Crónicas

Memórias encarnadas

Merece especial referência, tanto pela importância como pela raridade do ato, a publicação de um inventário no âmbito dos chamados Bens Culturais da Igreja, neste caso, sob o título “Paróquia de Nossa Senhora do Monte: Património Móvel e Integrado”. A concretização de uma iniciativa deste tipo — com tudo o que pressupõe de mobilização de vontades, para dar corpo ao esforço e determinação que sempre precedem estas realizações — enaltece a vida daquela comunidade e vem recolocar na alta dignidade do testemunho todo um historial da sua memória crente, acedida na partilha comum de um legado intemporal de espiritualidade e beleza. Que são, como bem se sabe, mas por demais se esquece, realidades sempre “encarnadas”. Isso quer dizer que, na origem e destino desses “bens”, existe uma óbvia dimensão histórico-cultural: cada época e contexto humano “fazem” a expressão artística da sua vivência religiosa.

No cristianismo, encarnação é mediação: na arte e pela arte, uma gramática muito própria da intencionalidade crente ganha corpo numa profusão de linguagens — dos têxteis à ourivesaria, da madeira ao vidro e ao papel — capazes de grande potenciação simbólica: elevarem do visível ao invisível e fazerem a ponte do individual ao comunitário, onde se fortalecem sentimentos de identidade e pertença como só o religioso é capaz de configurar, sobretudo quando esses “bens”, sobrelevados na sua matéria e função, resultam de uma espécie de “artesania orante”, em que o cultural se transfigura em cultual e, pela sua contemplação e uso, um sentido se ilumina e uma comunidade se reencontra.

É essa dimensão encarnada que torna a “arte sacra” testemunhal e catequética, mediando aproximações humanas à compreensão do Mistério que tudo envolve, na pura revelação do seu próprio dom (Salvação) e do seu próprio acontecer (Beleza). As comunidades cristãs sempre foram o lugar próprio desta “experiência”, que procura não só dizer e celebrar a fé, mas refazer, pela beleza que não morre, a unidade e o sentido da existência, face à vida estilhaçada, ou à absurdidade quotidianamente recusada.

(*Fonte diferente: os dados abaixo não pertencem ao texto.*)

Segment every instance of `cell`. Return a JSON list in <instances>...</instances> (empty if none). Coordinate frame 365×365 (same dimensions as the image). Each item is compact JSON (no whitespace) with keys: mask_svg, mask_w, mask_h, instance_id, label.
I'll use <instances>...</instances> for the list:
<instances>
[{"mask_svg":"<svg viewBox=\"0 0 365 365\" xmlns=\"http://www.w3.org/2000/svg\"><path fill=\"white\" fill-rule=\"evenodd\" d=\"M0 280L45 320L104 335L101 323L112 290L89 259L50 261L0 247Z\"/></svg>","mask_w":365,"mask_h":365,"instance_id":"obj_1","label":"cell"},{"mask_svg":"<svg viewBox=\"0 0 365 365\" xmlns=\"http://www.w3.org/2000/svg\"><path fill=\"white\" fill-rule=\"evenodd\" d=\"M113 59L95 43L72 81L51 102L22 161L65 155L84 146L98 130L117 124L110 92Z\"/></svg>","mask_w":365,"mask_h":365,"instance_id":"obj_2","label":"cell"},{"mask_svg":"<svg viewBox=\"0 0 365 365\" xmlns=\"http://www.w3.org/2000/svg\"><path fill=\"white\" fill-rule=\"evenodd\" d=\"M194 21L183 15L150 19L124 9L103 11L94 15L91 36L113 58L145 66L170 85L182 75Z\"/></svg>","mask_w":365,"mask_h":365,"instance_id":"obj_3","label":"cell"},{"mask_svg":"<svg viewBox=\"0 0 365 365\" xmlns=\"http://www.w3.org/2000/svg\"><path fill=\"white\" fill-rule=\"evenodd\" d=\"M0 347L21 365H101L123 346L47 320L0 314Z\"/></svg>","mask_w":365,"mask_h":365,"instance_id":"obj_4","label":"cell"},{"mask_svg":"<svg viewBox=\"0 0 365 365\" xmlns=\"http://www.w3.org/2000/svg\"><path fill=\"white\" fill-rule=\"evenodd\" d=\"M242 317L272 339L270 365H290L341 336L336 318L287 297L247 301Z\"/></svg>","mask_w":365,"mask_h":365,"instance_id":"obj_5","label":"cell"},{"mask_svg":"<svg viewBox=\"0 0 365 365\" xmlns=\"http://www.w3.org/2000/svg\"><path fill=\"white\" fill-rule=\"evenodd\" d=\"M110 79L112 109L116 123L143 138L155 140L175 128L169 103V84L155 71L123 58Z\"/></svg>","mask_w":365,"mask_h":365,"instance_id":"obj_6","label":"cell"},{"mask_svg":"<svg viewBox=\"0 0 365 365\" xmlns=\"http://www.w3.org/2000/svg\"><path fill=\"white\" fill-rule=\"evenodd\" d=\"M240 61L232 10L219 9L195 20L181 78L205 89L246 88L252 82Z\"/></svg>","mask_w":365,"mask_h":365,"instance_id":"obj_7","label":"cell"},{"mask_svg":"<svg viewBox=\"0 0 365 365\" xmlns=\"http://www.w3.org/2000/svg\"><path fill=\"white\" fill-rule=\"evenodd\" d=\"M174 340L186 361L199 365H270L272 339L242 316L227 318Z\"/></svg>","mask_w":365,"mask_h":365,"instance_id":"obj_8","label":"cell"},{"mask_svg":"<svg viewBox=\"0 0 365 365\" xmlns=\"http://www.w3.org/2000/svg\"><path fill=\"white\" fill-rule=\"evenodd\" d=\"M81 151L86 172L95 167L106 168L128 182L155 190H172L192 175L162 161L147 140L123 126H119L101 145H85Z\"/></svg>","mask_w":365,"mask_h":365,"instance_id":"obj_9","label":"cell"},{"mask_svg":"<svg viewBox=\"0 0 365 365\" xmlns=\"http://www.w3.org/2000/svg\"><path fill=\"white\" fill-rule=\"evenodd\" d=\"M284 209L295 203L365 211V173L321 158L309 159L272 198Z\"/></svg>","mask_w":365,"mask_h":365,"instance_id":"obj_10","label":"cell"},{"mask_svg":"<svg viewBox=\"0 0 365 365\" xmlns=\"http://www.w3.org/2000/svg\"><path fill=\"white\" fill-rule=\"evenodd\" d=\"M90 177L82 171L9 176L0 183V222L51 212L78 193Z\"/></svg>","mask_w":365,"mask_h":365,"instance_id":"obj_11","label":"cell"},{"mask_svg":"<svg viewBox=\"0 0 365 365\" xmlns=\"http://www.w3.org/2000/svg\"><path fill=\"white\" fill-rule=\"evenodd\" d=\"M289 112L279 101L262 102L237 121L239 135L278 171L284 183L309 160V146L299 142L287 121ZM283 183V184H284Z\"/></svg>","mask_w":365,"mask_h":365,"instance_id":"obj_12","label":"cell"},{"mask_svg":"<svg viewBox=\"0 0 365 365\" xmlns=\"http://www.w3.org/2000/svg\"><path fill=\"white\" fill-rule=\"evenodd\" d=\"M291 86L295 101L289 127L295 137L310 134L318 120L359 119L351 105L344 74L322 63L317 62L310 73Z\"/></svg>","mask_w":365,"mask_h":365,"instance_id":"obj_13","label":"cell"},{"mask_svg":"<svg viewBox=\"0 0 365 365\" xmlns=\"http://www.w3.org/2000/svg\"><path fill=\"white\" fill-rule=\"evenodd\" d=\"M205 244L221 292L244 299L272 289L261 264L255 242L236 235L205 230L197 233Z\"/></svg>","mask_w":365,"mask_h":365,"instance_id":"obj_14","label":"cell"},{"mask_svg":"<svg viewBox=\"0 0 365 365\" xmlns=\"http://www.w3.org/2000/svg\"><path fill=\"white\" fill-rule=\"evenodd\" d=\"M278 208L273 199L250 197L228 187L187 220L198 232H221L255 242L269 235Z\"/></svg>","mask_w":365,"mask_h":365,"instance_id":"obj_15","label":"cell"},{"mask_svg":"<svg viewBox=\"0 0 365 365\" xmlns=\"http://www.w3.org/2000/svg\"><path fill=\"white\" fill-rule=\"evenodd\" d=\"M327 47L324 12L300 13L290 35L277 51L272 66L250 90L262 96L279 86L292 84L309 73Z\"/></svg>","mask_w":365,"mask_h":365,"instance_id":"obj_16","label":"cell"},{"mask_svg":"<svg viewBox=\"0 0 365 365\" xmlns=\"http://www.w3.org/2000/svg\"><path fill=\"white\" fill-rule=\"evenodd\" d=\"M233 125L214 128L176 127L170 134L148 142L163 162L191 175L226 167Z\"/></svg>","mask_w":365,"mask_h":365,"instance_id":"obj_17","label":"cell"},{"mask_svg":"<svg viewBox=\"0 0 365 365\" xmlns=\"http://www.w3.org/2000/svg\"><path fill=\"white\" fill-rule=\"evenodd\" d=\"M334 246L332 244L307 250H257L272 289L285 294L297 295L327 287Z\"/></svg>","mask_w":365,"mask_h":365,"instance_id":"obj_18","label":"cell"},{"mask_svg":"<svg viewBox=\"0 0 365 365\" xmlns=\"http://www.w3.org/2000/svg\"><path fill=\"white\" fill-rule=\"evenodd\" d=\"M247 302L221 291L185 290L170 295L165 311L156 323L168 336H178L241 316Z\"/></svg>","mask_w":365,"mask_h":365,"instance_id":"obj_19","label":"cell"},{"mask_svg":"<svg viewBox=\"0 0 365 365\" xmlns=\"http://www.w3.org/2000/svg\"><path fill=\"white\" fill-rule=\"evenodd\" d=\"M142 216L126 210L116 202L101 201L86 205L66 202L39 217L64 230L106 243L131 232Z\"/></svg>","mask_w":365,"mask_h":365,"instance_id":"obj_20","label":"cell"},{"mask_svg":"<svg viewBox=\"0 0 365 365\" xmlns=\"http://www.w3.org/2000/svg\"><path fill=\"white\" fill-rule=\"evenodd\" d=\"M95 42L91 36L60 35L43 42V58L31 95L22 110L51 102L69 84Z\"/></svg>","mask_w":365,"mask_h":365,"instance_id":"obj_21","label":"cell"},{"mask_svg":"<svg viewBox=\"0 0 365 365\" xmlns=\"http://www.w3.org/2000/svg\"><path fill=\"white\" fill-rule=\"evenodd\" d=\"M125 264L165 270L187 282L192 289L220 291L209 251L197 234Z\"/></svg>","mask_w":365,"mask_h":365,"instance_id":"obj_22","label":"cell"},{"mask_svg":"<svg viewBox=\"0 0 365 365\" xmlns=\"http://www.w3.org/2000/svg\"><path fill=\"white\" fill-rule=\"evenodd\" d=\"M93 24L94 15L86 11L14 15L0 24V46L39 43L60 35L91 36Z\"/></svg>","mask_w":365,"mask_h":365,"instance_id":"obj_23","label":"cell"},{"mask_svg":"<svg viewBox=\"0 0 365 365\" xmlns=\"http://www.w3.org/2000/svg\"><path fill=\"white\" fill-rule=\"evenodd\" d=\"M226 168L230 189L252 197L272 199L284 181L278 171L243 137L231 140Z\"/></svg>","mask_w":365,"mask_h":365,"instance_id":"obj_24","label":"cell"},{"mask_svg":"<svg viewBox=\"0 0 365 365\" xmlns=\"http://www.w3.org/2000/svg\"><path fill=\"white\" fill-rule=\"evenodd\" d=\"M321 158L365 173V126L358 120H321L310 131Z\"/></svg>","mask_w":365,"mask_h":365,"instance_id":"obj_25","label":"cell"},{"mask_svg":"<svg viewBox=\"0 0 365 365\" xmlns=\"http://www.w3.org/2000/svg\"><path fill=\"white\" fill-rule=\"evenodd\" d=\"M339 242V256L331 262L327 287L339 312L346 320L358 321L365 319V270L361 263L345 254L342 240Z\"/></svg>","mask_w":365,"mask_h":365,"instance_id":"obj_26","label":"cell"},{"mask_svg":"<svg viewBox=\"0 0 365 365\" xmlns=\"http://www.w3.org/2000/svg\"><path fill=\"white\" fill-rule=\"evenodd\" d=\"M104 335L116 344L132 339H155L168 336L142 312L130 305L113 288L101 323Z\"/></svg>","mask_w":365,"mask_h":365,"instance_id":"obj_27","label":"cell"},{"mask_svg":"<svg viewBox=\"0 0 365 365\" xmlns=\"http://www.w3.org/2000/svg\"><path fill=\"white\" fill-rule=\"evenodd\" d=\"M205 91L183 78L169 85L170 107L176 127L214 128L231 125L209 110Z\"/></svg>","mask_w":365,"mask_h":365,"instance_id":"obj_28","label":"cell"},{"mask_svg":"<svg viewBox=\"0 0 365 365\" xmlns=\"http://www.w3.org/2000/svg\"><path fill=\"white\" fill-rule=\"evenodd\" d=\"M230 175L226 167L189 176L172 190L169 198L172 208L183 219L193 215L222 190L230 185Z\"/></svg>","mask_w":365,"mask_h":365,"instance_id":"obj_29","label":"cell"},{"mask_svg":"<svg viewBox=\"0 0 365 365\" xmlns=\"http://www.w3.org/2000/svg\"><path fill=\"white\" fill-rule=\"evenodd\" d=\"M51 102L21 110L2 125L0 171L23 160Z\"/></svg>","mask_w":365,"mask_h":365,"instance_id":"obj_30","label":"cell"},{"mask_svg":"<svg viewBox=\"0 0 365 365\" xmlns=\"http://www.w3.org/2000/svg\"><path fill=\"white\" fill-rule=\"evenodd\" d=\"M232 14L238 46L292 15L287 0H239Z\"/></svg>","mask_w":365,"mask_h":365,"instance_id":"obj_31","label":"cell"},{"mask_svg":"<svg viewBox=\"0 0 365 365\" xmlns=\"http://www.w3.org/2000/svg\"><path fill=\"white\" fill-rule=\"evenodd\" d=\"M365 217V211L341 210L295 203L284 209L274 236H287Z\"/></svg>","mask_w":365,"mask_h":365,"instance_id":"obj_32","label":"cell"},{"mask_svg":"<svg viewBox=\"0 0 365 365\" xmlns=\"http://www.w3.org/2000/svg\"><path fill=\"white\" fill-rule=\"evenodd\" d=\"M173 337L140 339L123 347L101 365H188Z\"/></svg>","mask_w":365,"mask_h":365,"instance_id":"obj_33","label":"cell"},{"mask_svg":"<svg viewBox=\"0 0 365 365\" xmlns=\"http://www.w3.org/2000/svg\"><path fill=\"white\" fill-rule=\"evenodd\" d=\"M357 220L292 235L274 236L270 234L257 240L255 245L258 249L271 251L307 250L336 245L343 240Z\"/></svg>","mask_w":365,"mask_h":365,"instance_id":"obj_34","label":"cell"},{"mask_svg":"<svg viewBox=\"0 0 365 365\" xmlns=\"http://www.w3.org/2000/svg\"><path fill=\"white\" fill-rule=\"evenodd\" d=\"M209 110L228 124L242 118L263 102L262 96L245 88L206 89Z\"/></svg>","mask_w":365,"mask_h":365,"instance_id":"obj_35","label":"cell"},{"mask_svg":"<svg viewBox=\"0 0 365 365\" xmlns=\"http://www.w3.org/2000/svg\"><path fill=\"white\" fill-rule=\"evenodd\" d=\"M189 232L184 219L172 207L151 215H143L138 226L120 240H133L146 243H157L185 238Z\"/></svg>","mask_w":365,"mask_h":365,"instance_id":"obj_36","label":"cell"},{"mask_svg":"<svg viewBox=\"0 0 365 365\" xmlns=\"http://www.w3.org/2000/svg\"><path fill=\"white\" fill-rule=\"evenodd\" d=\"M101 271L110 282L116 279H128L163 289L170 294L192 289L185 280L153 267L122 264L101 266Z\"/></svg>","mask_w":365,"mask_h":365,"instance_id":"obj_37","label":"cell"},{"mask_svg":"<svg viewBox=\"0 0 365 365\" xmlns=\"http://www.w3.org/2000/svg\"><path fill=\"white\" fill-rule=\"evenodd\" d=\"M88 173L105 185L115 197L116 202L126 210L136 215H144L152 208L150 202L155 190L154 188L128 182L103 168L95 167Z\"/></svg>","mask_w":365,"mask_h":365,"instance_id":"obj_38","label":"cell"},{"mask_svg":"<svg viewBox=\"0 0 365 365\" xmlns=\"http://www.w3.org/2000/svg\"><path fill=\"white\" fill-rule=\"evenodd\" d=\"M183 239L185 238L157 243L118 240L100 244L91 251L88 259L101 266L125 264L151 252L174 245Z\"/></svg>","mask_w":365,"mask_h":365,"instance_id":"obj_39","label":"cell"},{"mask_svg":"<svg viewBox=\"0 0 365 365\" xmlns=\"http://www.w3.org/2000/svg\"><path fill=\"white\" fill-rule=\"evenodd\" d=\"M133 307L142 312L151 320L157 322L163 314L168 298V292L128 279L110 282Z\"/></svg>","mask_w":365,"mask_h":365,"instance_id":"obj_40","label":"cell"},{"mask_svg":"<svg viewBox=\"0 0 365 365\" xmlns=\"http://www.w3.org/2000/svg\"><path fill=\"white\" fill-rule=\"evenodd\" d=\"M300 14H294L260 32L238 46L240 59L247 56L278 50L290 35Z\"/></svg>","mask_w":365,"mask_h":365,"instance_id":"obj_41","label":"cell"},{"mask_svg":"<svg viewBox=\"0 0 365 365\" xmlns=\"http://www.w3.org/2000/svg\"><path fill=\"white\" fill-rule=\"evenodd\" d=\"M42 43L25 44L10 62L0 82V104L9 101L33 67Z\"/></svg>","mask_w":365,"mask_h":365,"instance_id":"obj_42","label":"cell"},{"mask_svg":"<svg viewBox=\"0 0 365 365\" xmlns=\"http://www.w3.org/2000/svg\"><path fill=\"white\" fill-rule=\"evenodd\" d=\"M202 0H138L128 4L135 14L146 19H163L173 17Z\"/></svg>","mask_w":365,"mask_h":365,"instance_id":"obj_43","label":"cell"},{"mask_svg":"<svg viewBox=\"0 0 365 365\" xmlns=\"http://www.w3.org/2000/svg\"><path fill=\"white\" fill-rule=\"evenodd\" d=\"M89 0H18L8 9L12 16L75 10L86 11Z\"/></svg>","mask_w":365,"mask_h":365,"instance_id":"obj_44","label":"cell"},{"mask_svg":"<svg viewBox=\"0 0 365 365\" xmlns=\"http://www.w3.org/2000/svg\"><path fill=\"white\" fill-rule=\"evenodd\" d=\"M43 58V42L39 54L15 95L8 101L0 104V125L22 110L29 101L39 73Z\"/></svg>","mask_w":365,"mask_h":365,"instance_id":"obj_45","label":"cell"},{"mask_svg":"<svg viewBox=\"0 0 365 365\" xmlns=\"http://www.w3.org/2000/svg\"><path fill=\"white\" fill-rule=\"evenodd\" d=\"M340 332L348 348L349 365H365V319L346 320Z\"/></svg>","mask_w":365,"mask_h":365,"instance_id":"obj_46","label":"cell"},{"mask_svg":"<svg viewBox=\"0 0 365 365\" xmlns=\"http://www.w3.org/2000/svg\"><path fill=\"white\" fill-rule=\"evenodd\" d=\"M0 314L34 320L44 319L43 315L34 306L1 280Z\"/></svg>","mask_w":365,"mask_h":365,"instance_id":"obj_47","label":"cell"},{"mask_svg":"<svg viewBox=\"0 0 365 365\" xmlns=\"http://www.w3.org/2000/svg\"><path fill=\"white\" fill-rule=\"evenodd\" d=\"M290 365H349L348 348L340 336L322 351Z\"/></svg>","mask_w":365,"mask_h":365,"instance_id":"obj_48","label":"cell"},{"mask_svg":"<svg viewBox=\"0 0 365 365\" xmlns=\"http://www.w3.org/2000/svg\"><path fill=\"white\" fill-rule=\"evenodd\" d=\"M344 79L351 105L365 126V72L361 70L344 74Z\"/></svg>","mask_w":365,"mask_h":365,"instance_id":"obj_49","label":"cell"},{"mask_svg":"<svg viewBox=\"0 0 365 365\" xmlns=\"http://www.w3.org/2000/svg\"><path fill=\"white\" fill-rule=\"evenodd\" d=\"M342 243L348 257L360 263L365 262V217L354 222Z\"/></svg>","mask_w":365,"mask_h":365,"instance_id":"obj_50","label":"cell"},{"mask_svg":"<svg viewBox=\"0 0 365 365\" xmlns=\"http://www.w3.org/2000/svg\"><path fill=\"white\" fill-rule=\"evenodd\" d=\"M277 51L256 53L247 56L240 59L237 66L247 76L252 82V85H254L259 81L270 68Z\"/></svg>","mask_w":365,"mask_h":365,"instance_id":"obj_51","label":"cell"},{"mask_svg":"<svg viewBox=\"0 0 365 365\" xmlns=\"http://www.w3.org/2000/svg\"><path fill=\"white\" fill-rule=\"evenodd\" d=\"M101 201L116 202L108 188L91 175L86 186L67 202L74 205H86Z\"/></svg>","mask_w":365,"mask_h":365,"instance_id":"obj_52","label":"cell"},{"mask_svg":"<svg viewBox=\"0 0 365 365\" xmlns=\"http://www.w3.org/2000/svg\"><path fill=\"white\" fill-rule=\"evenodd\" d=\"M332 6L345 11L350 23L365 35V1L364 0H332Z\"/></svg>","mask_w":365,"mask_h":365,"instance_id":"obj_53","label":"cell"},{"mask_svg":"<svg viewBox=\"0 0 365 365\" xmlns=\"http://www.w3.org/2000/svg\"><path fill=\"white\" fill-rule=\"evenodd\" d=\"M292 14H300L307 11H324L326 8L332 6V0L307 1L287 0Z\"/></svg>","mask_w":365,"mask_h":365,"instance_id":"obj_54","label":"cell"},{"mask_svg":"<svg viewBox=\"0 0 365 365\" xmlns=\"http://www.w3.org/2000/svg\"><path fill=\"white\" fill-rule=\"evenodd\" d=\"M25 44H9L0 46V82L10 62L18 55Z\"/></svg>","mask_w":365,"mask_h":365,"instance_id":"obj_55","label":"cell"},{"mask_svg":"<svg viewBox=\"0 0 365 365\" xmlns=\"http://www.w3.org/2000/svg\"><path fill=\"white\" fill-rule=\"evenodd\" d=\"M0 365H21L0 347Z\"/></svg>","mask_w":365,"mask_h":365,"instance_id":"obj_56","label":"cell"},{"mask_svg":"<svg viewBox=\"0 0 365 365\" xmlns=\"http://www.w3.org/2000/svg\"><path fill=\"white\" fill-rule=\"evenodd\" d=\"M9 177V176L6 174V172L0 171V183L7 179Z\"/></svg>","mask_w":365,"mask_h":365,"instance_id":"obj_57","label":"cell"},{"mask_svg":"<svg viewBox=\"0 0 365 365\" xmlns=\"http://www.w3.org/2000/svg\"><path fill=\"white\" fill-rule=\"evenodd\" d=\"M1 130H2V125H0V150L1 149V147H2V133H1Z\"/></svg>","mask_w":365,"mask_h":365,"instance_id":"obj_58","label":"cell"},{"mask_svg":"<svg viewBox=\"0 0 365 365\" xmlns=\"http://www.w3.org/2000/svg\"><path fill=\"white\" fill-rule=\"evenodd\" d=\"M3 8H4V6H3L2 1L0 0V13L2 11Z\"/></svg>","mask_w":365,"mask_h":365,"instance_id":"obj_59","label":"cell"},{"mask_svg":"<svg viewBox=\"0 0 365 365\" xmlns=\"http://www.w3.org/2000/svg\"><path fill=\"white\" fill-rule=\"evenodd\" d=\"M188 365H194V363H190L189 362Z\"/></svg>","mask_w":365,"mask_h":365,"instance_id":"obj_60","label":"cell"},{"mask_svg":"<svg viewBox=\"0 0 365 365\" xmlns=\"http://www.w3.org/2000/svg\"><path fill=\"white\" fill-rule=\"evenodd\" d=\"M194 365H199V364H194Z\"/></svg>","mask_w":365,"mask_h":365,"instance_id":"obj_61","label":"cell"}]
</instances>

Assim, todo o processo de inventariação/catalogação constitui passo fundamental para a salvaguarda, conhecimento e divulgação dos bens culturais e artísticos. O inventário permite resgatá-los ao anonimato e à usura do tempo, refaz o sentido de comunhão e partilha, e projeta no presente o rosto criativo de uma dada comunidade (como bem lembra o Padre Estêvão Fernandes na sua esclarecida introdução). Realmente, é disso que se trata: revisitar toda uma herança patrimonial e artística que é um legado de fé e cultura e, nesse olhar, colher inspiração e impulso para novas criações — ou para, a partir dessa contemplação, começar nova iniciação, onde se recupera para a pedagogia da fé toda uma antropologia das mediações humanas, histórica e culturalmente encarnadas. Isto irá sempre exigir, face ao secularismo e ao avanço da fealdade, uma atenta “didascália” que introduza os contemporâneos na fala profunda dessas mediações antigas, cuja compreensão pode fazer expandir no presente a dinâmica criativa e comunicativa da comunidade crente. É verdade que, cá entre nós, não temos dado grandes contributos nesse sentido. Mas, que o presente inventário tenha sido co-editado pelo Secretariado Diocesano da Educação Cristã, podendo contagiar outras iniciativas semelhantes, isso traz de facto um augúrio de esperança.